Apply what you read:
**A)** In the text about dinner with friends, list the topics the paragraph starting "It felt great" says were talked about over dinner.
**B)** Reproduce word for word the part of the text about dinner with friends that opens with the words containing "It felt great" and closes with "to my heart.".

Text excerpt:
·····

I should have heeded the warning. The Great Wall does, indeed, have quite and impressive spread. Row after row of steaming treats: General Tso chicken (of course), grilled salmon, bacon-wrapped crab, BBQ spareribs, black pepper chicken (my favorite), sweet and sour pork, spicy steak, fresh fruit, sushi, and that traditional Chinese dessert, tapioca pudding.

I didn’t eat 15,000 calories, but I certainly had more than 1500.

It felt great to spend time alone with these friends. I mostly see them in group situations now, and I miss the time we used to spend together, the four of us. Those were some of the happiest days of my life. For two years, Kris and I had been quite close to with them. Over dinner, we talked about our house and their house. We talked about pets. We talked about vacation plans. But we also talked about stuff closer to my heart.

We discussed how cultivating friendships is a lot like dating, but even more complicated in the case of couples. For one thing, all four people must get along well in order for the group to have a chance. In order for the group to thrive, every person must really like every other person. If the group can have fun together, can talk and laugh and play, then the friendship has a chance at real growth. We talked about how the addition of children adds another dynamic to the group, often makes a couple more inwardly focused. Our former intense friendship was never explicitly mentioned, but it felt like an implicit subtext to me, adding depth to the discussion.

·····

Spatial grounding data:
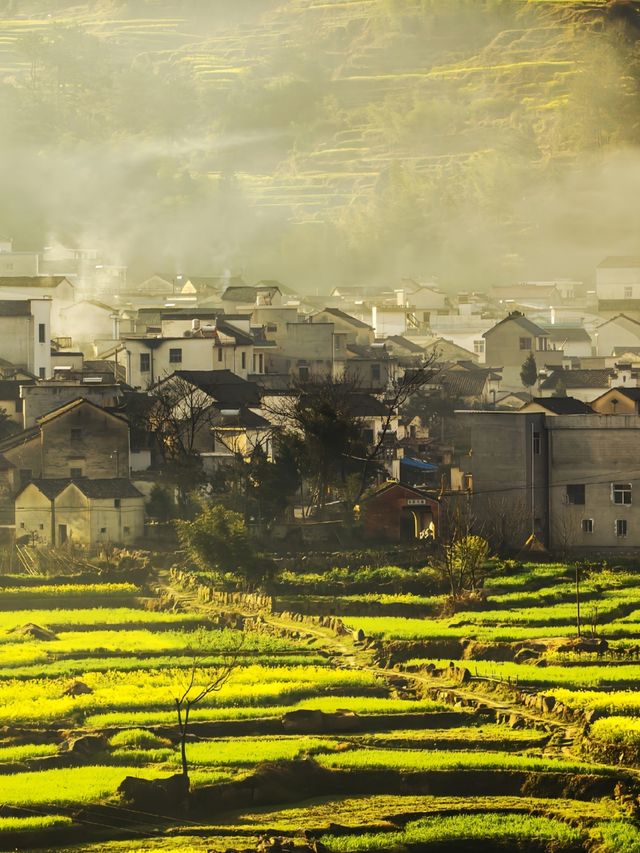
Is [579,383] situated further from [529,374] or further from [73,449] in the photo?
[73,449]

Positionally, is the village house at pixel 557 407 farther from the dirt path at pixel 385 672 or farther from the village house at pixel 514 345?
the village house at pixel 514 345

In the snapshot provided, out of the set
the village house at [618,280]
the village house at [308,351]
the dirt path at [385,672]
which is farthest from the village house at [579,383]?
the village house at [618,280]

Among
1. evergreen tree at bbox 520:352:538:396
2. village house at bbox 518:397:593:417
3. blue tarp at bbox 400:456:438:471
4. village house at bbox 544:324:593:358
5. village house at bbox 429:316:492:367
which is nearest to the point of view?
village house at bbox 518:397:593:417

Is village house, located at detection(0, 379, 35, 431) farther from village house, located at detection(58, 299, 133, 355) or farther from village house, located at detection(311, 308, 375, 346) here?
village house, located at detection(58, 299, 133, 355)

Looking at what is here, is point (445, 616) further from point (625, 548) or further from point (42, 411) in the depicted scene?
point (42, 411)

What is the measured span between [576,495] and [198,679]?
1203 centimetres

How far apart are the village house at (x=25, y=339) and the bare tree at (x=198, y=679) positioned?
19.4m

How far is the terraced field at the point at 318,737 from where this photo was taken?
54.7 feet

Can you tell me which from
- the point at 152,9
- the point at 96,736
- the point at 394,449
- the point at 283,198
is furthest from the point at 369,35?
the point at 96,736

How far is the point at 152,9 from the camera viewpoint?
445 feet

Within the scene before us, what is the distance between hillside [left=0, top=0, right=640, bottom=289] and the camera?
90.7 m

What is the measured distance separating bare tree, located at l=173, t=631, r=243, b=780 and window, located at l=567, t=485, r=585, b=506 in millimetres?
9324

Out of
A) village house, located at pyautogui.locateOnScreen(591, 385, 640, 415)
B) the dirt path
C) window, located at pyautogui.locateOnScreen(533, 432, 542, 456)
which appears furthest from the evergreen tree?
the dirt path

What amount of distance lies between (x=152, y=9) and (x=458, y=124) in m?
29.6
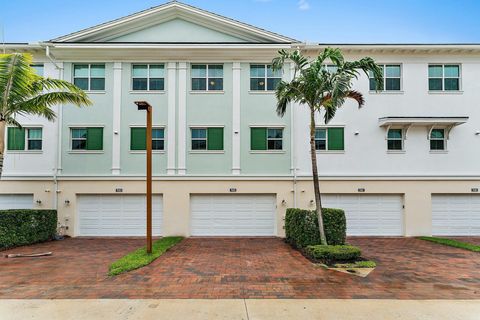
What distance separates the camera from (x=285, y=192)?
15.7 meters

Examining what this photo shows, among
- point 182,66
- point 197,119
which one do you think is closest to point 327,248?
point 197,119

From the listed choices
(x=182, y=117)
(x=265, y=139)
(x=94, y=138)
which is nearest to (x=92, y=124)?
(x=94, y=138)

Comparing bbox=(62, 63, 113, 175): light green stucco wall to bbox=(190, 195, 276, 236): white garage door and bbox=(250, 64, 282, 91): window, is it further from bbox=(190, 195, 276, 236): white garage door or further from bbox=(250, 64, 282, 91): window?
bbox=(250, 64, 282, 91): window

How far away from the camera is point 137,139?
1587 cm

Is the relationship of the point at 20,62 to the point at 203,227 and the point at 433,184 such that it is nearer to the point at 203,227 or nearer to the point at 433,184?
the point at 203,227

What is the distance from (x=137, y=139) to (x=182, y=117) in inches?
91.4

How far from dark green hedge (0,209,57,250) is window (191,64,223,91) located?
852 cm

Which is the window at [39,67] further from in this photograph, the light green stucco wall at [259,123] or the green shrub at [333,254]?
the green shrub at [333,254]

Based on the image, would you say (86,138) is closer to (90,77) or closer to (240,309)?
(90,77)

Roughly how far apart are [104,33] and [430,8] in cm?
1575

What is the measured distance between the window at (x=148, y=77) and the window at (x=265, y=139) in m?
4.92

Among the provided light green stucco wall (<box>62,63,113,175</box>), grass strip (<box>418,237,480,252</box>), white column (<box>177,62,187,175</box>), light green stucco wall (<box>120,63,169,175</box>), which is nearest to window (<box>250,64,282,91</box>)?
white column (<box>177,62,187,175</box>)

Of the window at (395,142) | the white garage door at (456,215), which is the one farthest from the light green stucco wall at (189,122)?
the white garage door at (456,215)

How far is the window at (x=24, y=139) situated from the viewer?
15.9m
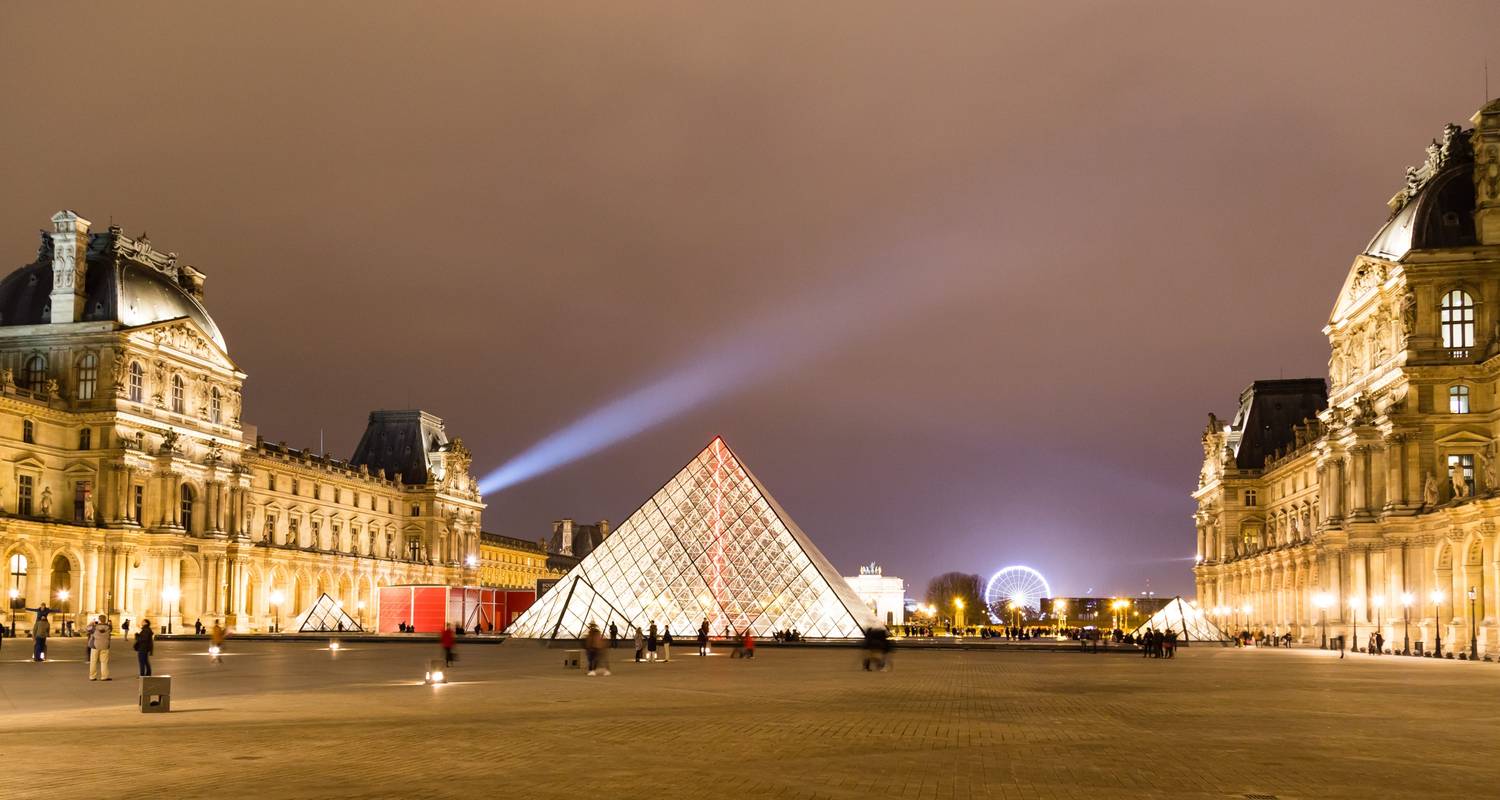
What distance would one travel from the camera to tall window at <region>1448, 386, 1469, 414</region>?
4697 cm

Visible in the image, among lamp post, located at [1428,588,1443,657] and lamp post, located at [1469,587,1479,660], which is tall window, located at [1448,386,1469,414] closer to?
lamp post, located at [1428,588,1443,657]

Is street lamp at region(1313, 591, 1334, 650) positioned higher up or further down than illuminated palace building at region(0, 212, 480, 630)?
further down

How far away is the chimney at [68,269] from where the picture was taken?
2303 inches

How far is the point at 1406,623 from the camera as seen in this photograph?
45.9m

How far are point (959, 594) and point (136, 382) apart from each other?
118192 millimetres

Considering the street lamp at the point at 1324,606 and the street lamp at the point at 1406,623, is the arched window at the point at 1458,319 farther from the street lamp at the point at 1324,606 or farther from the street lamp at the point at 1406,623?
the street lamp at the point at 1324,606

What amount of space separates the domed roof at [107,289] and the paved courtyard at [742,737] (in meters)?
36.4

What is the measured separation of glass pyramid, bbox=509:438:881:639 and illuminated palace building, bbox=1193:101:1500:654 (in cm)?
1694

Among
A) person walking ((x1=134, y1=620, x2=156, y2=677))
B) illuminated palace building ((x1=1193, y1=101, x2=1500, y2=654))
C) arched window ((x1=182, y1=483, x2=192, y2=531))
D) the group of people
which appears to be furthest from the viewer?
arched window ((x1=182, y1=483, x2=192, y2=531))

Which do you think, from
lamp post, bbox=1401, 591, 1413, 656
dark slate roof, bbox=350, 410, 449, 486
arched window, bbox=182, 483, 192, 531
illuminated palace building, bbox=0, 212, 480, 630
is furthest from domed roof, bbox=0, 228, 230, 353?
lamp post, bbox=1401, 591, 1413, 656

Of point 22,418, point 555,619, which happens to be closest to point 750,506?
point 555,619

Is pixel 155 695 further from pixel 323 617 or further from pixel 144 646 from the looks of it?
pixel 323 617

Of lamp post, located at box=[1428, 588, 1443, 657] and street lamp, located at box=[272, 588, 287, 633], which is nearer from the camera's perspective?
lamp post, located at box=[1428, 588, 1443, 657]

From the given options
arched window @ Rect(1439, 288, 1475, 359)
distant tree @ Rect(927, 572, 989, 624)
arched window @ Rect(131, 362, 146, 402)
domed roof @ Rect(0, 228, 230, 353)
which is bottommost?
distant tree @ Rect(927, 572, 989, 624)
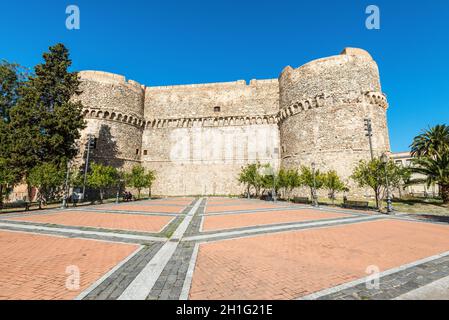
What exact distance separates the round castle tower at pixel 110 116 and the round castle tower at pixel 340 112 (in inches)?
981

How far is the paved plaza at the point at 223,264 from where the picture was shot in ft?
11.1

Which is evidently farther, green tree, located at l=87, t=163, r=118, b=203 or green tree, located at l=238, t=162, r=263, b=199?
green tree, located at l=238, t=162, r=263, b=199

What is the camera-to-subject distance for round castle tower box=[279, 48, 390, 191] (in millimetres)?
25500

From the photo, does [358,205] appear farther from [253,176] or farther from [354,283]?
[354,283]

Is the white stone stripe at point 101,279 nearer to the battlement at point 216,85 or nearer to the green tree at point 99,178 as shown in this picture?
the green tree at point 99,178

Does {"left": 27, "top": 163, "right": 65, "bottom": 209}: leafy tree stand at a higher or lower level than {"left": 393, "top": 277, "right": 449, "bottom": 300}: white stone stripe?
higher

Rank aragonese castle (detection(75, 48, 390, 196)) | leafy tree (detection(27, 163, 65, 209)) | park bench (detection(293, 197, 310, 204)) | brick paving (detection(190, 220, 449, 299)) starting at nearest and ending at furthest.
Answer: brick paving (detection(190, 220, 449, 299)) < leafy tree (detection(27, 163, 65, 209)) < park bench (detection(293, 197, 310, 204)) < aragonese castle (detection(75, 48, 390, 196))

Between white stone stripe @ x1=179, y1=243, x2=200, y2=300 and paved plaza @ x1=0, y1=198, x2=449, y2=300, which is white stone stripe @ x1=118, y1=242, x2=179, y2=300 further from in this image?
white stone stripe @ x1=179, y1=243, x2=200, y2=300

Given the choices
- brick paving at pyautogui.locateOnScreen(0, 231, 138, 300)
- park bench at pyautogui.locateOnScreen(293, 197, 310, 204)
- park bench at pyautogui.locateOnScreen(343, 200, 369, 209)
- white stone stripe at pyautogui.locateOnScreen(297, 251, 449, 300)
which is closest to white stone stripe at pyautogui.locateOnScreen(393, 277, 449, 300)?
white stone stripe at pyautogui.locateOnScreen(297, 251, 449, 300)

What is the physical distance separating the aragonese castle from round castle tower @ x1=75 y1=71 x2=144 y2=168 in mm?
128

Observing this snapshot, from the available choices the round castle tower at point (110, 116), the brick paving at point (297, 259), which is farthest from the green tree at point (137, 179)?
the brick paving at point (297, 259)

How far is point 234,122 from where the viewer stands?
33.5 meters

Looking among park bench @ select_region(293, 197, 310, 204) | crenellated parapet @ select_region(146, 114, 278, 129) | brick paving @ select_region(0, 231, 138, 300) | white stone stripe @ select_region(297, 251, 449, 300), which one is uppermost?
crenellated parapet @ select_region(146, 114, 278, 129)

·····

Activity answers:
**A)**
- Our house and their house
- Pets
- Vacation plans
- Stuff closer to my heart

**B)**
It felt great to spend time alone with these friends. I mostly see them in group situations now, and I miss the time we used to spend together, the four of us. Those were some of the happiest days of my life. For two years, Kris and I had been quite close to with them. Over dinner, we talked about our house and their house. We talked about pets. We talked about vacation plans. But we also talked about stuff closer to my heart.